§ Page excerpt
As reported in the most recent issue of The Land Report, demand for agricultural land nationwide accelerated in 2021 after land prices remained flat for almost a decade. Citing the National Agricultural Statistics Service (NASS) Land Values 2021 Summary authored by the US Department of Agriculture (USDA), farm real estate values averaged $3,380 per acre for 2021, which is a 7% increase from 2020.
What’s driving the increase in values?
Texas A&M research economist with the Texas Real Estate Research Center, Charles Gilliland, tells The Land Report that this upward trend is due to the following reasons:
- Government programs enacted in response to the COVID-19 pandemic and the trade war with China that have benefited farmers and other landowners;
- Low interest rates and high commodity prices;
- And the migration of many city dwellers into more rural areas.

§ Entries shown
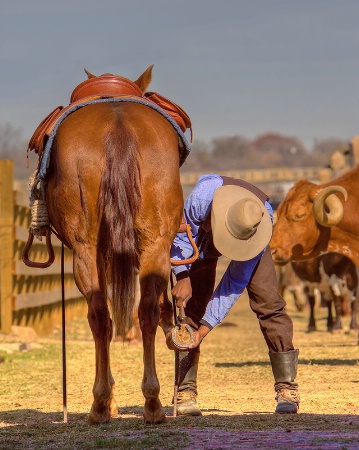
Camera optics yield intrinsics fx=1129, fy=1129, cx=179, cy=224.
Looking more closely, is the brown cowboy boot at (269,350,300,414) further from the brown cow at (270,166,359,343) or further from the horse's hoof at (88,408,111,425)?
the brown cow at (270,166,359,343)

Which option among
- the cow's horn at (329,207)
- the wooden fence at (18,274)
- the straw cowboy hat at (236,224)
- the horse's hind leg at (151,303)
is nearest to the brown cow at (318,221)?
the cow's horn at (329,207)

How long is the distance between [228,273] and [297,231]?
589 centimetres

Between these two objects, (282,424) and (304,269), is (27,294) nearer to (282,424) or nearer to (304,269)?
(304,269)

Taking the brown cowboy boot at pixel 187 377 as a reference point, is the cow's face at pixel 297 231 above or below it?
above

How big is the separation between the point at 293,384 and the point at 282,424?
3.96 feet

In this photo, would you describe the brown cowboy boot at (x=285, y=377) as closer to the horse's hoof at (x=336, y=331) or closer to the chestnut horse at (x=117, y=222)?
the chestnut horse at (x=117, y=222)

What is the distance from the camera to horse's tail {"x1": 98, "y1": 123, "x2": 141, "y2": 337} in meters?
6.71

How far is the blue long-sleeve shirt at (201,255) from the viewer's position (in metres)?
7.50

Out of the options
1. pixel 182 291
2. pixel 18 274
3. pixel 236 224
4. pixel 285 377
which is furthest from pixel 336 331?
pixel 236 224

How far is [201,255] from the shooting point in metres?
7.74

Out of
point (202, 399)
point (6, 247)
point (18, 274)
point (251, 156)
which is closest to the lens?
point (202, 399)

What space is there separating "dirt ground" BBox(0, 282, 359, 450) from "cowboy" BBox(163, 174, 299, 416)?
26 centimetres

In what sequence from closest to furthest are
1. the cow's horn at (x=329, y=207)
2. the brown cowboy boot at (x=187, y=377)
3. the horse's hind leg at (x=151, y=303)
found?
1. the horse's hind leg at (x=151, y=303)
2. the brown cowboy boot at (x=187, y=377)
3. the cow's horn at (x=329, y=207)

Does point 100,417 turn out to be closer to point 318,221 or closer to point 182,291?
point 182,291
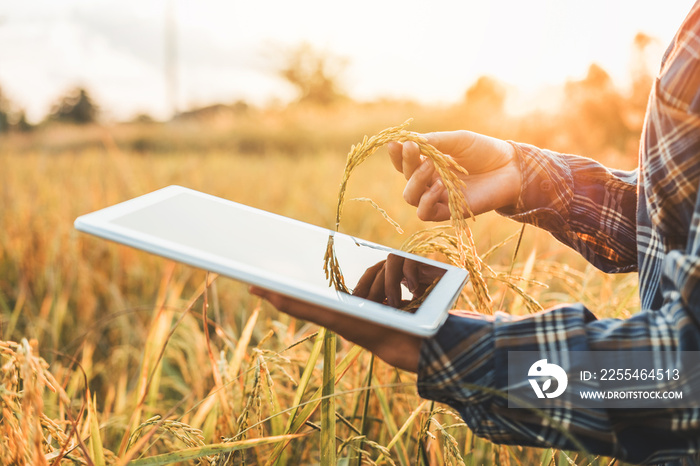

§ Problem 1
Answer these questions about the farmland values article:
(a) What was the average value of farm real estate per acre in 2021?
(b) What position does Charles Gilliland hold?
(c) Which country's trade war is named in connection with government programs that benefited farmers?
§ Problem 2
From the farmland values article, list each bulleted reason Charles Gilliland gives for the rise in land values.

§ Solution 1
(a) $3,380 per acre
(b) He is a Texas A&M research economist with the Texas Real Estate Research Center.
(c) China

§ Solution 2
- Government programs enacted in response to the COVID-19 pandemic and the trade war with China that have benefited farmers and other landowners
- Low interest rates and high commodity prices
- The migration of many city dwellers into more rural areas